We thought the Apollo missions were taking us into space, but when the crew of Apollo 11 turned the camera around to photograph the Earth, we realized we were in space already. When we see the Earth from space we see ourselves as a whole; we see the unity and not our divisions. One planet, one human race. A blue dot in a special, delicately habitable cosmos. Let us strive to turn this sense of belonging into an asset for humanity when over the next decades we take into our own hands the future destiny of our planet. Understanding the order of the universe and understanding its purpose are not identical, but they may not be very far apart.

The remarkable habitability of our universe sharpens yet another question, posed so eloquently by Enrico Fermi, an Italian-born Nobel Prize winning physicist. Fermi asked a very simple question: Where is everybody? With `everybody’ Fermi meant aliens. His point was that since the age of the universe is so great and its size so vast, with almost half a trillion stars in the Milky Way alone, many of which with their own planetary systems, then unless the Earth is astonishingly special, the universe should be seething with life, including alien species advanced enough to have visited Earth at some point in our history. So where are they?, Fermi asked. Or are we alone?

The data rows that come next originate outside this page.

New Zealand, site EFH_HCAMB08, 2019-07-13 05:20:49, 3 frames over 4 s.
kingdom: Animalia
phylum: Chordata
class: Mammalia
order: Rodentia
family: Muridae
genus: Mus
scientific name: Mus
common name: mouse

It is often said that science is all about knowing. I disagree with this assessment. Scientific thinking is most fundamentally about not knowing. It is a continuous quest for deeper and richer conceptualisations of the World by recognizing and sharpening our ignorance, from Anaximander to Einstein, to the search for gravitational waves today. In this sense Charles Ives, with his work `The Unanswered Question’, touches upon the deepest core of scientific inquiry.

Charles Ives is in fact a contemporary of Albert Einstein and widely recognized as one of the most original American composers. Born in Connecticut, Ives was admired by composers as Arnold Schonberg. His work was largely neglected during his life, but pieces like The Unanswered Question have since been lauded as one of the finest of works ever created by an American artist. My favorite quote of Ives is that he once told a performer “please do not try to make things nice! All the wrong notes are right.”

Throughout The Unanswered Question the strings evoke a sense of eery timelessness. The solo trumpet asks “the question”– seven times in total, I believe. But the strings never gain speed and are never affected by ‘The Question’. Instead, the ‘answerers’ are the woodwinds, whose motifs become more and more agitated, and frustrated. There seems to be an unbridgeable gap between the question and answer. Finally the trumpet states the question one last time, only to be answered by silence. Ives makes the philosophical statement that in the immensity of creation, a question speaks louder than an answer. As a scientist and a cosmologist, I could not agree more.

Please enjoy the depth and the power of not knowing, of having a question unanswered. But remember it wouldn’t be much of a universe if it wasn’t home to the people you love.